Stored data
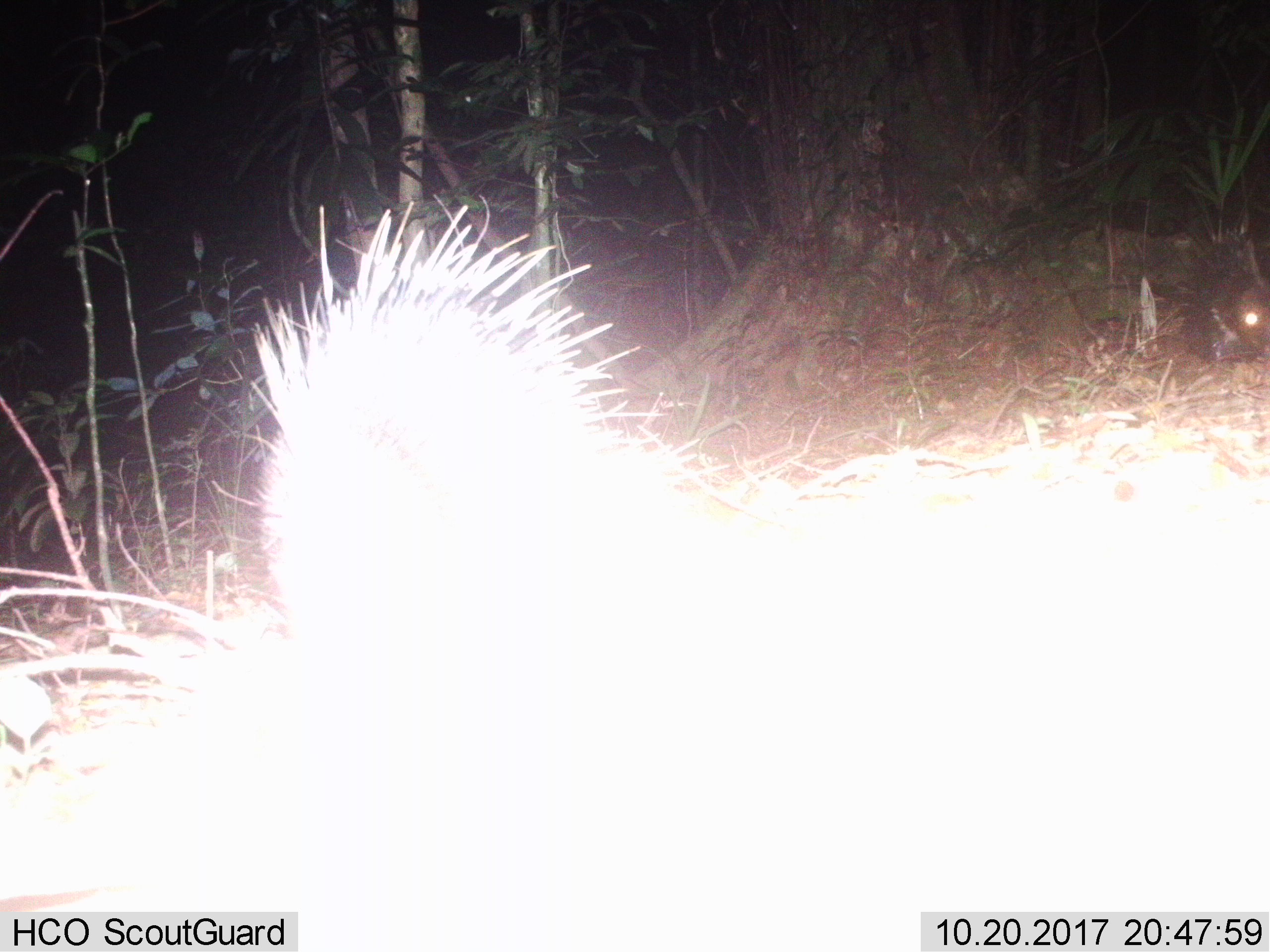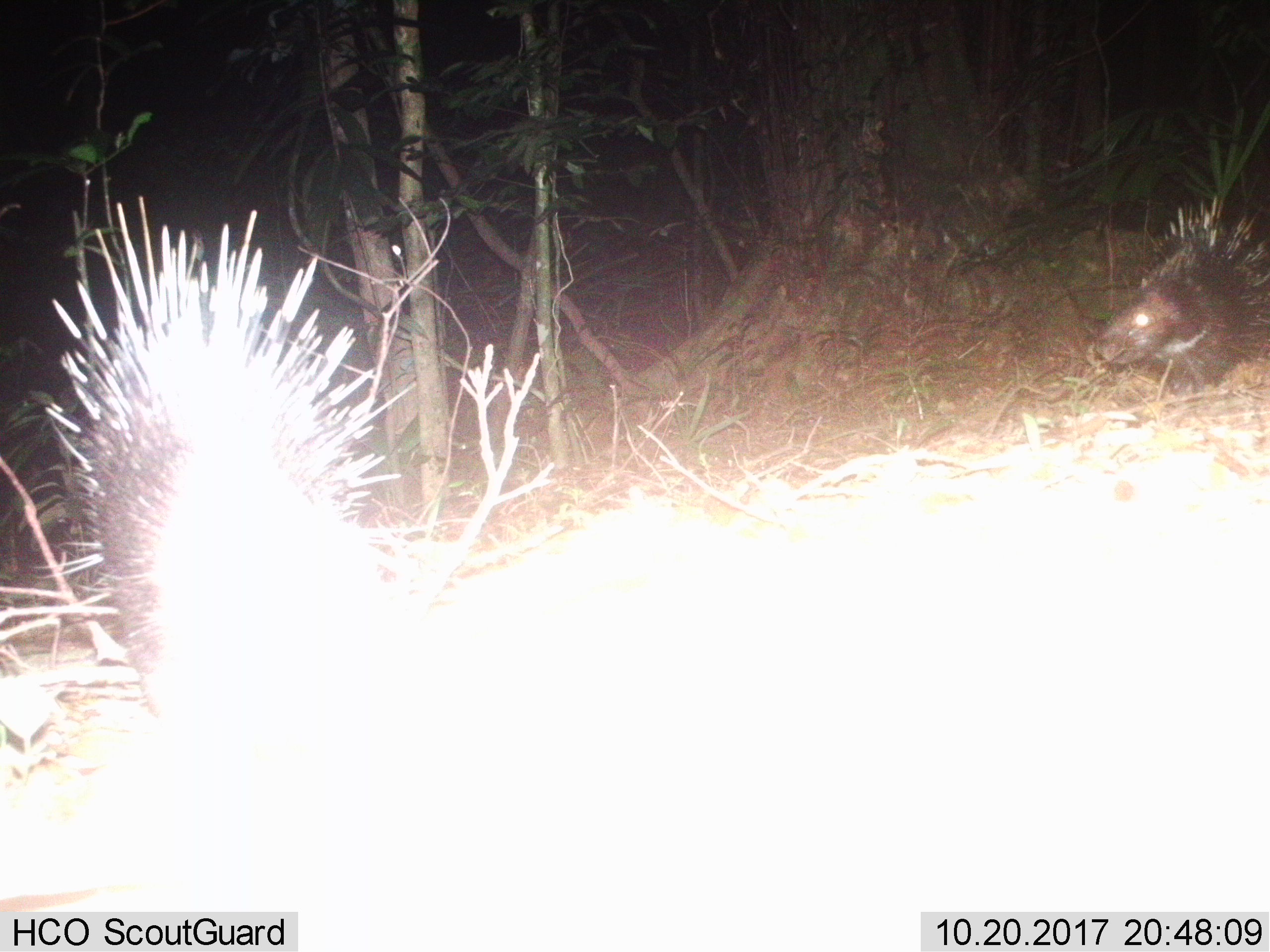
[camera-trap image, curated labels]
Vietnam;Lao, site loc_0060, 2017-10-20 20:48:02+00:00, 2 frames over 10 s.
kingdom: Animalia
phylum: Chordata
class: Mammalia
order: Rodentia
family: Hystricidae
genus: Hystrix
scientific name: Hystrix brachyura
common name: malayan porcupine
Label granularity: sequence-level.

ABOUT THIS EXERCISE: Give back the entries verbatim. Do not include any picture.

OUTPUT OF THE TASK:
[camera-trap image, curated labels]
Vietnam;Lao, site loc_0060, 2017-10-20 20:48:02+00:00, 2 frames over 10 s.
kingdom: Animalia
phylum: Chordata
class: Mammalia
order: Rodentia
family: Hystricidae
genus: Hystrix
scientific name: Hystrix brachyura
common name: malayan porcupine
Label granularity: sequence-level.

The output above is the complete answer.